Charlotte Selb is a programmer at the Hot Docs International Festival, and works as a freelance film critic, a curator and a consultant. She selected artworks inspired by VUCAVU focusing on the theme of memory. Explore her articulations below about her selection—a collection of works that find innovative ways to construct, or deconstruct, memory and to reflect on the notions of family and identity.

 

 
Charlotte Selb

Charlotte Selb,
Programmer and Film Critic

"The Art of Memory"
Film selection and essay by Charlotte Selb

Born in Strasbourg, France, Charlotte Selb studied English there before moving to Montreal, where she obtained a Master’s degree in Film Studies at Concordia University. In 2003, she joined the Montreal International Documentary Festival (RIDM) team; she initially held the post of Programming Coordinator before becoming Director of Programming from 2010 to 2015. During that time, she was part of the nomination committee for the Cinema Eye Honors, and sat on the international juries at Visions du Réel in Switzerland, DOK.fest Munich in Germany, DokuFest in Kosovo, Cinéma du Réel in France, and Camden International Film Festival in the United States.
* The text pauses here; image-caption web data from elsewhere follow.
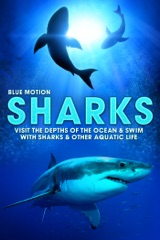 Sharks: Visit the Depths of the Ocean & Swim with Sharks & Other Aquatic Life
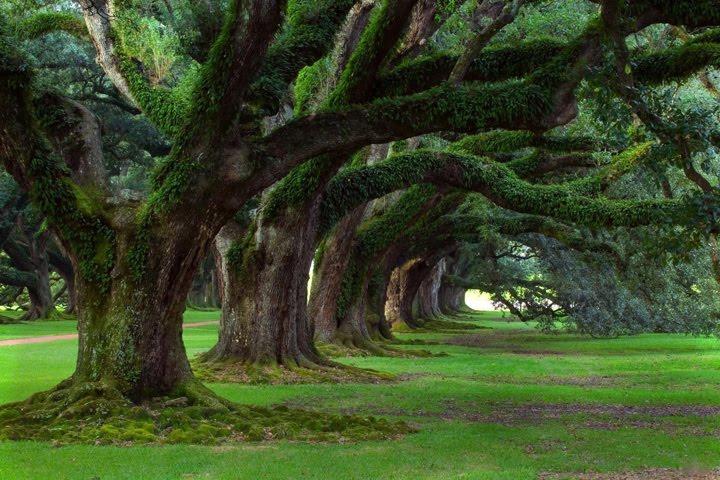 orman fotoğrafları büyük ağaç manzaralı resimler
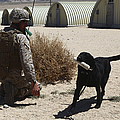 A Dog Handler Calls Over A Black by Stocktrek Images
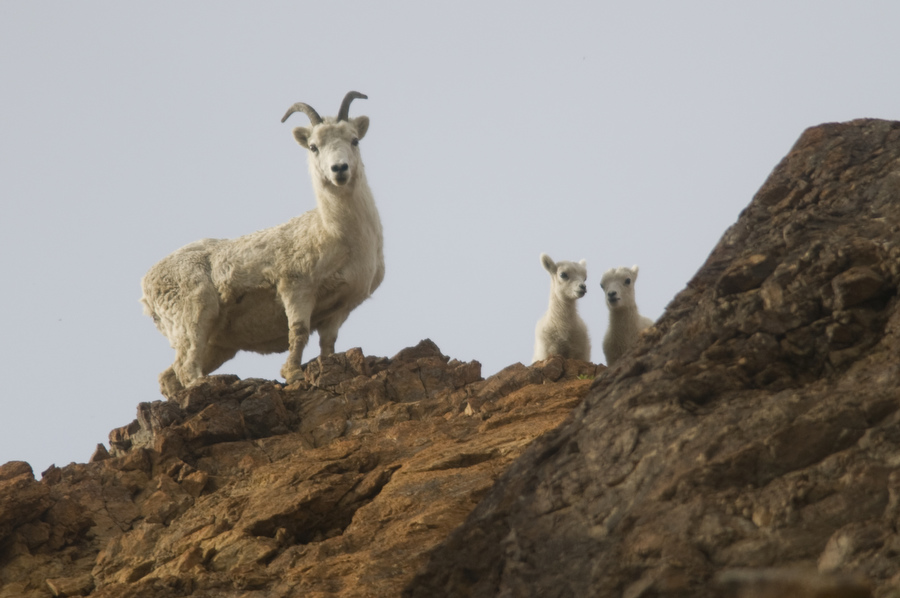 Dall sheep—an iconic species in Denali National Park—are the subject of an ABoVE project studying the impact of climate change on the animals and their habitat. Credit: National Park Service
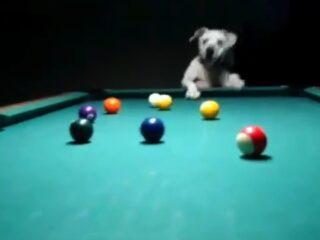 A dog playing pool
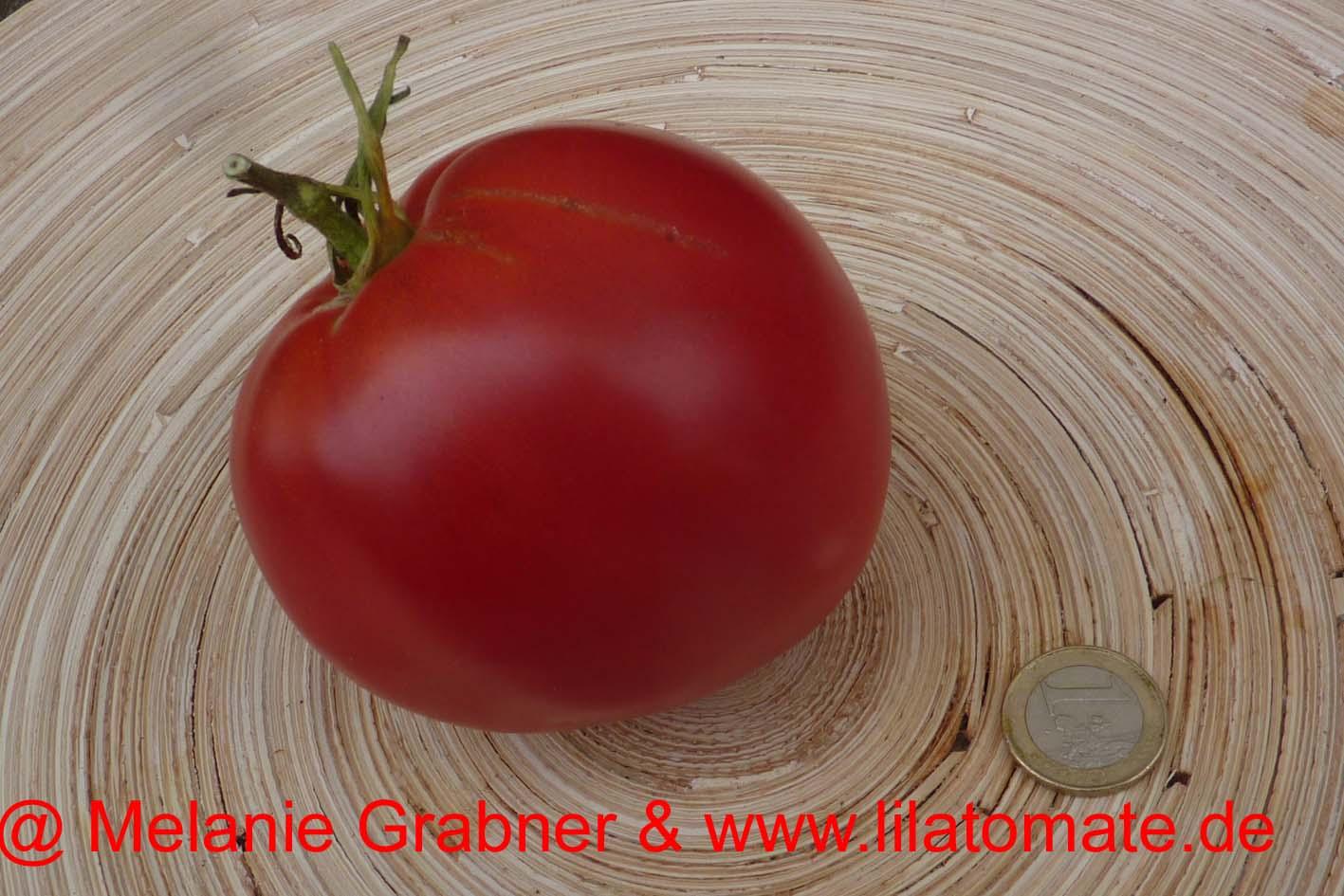 Tomate 'Giant Plum' Saatgut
She is now a programmer for Hot Docs International Festival, and works as a freelance film critic (La revue 24 images), a curator and a consultant.

The Art of Memory
 
Ars memoriae, "the art of memory": a mnemonic device that, dating back to Antiquity, uses the memory of well-known physical locations to help store and retrieve information in the human brain. Is remembering an art? Have today’s audiovisual arts effectively replaced the mental images central to this ancient memorization practice? Do film and video actually help to build memory, or rather to question and deconstruct it? The five filmmakers in this small, eclectic collection are nothing if not varied in terms of their profile, approach and gaze. Yet all have creatively harnessed the power of film to reflect on personal and collective memory, and more broadly, on family and identity.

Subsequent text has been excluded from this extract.